Spatial relationship records
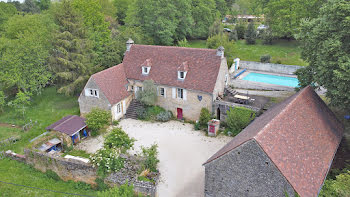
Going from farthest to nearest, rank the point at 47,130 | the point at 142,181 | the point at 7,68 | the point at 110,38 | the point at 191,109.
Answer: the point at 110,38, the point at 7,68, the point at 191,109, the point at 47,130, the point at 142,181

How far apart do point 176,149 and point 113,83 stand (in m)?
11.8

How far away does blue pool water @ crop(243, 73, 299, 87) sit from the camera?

--

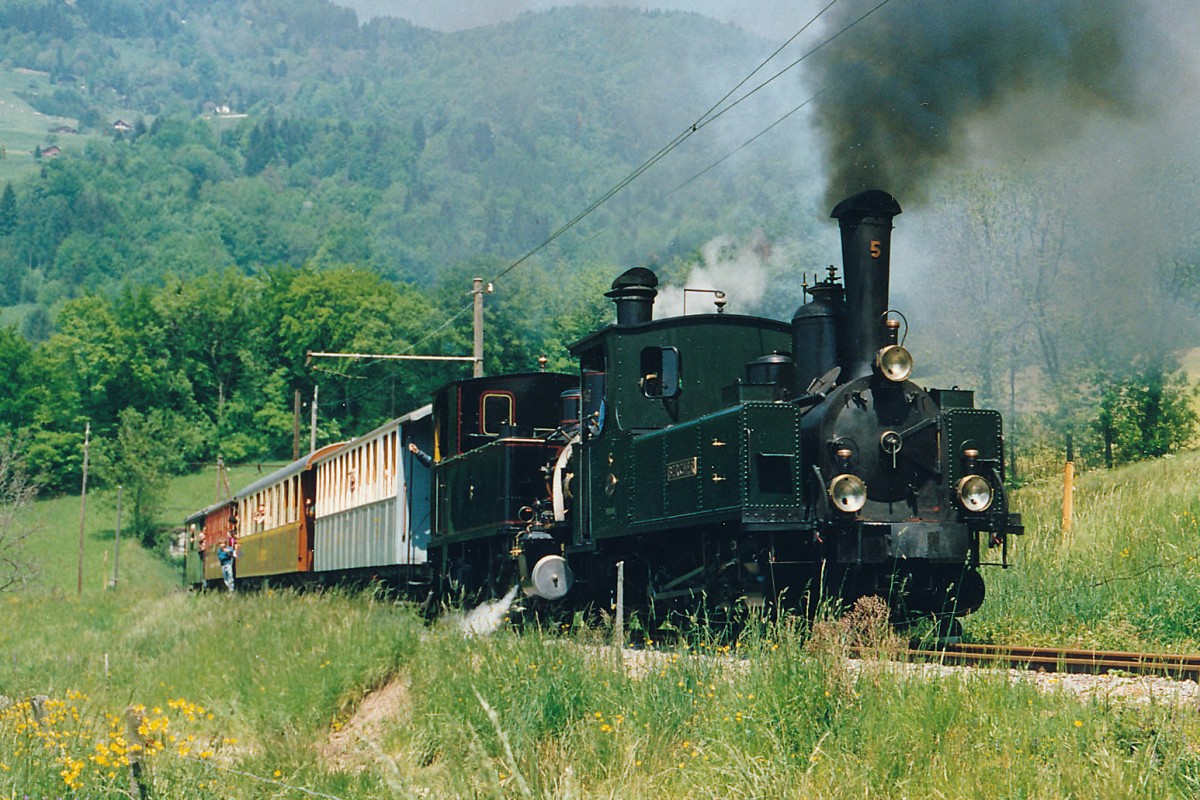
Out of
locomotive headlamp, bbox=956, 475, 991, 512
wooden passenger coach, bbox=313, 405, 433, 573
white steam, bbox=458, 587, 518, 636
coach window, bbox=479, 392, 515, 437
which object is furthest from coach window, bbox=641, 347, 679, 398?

§ **Problem**
Print the lines of the entries above word for word, starting at the line containing "Going from farthest" and ending at the line containing "Answer: the point", both included.

§ **Solution to this exercise**
Going from farthest to nearest, rank the point at 47,130 | the point at 142,181 | the point at 7,68 | the point at 110,38 | the point at 191,109.
Answer: the point at 110,38, the point at 7,68, the point at 191,109, the point at 47,130, the point at 142,181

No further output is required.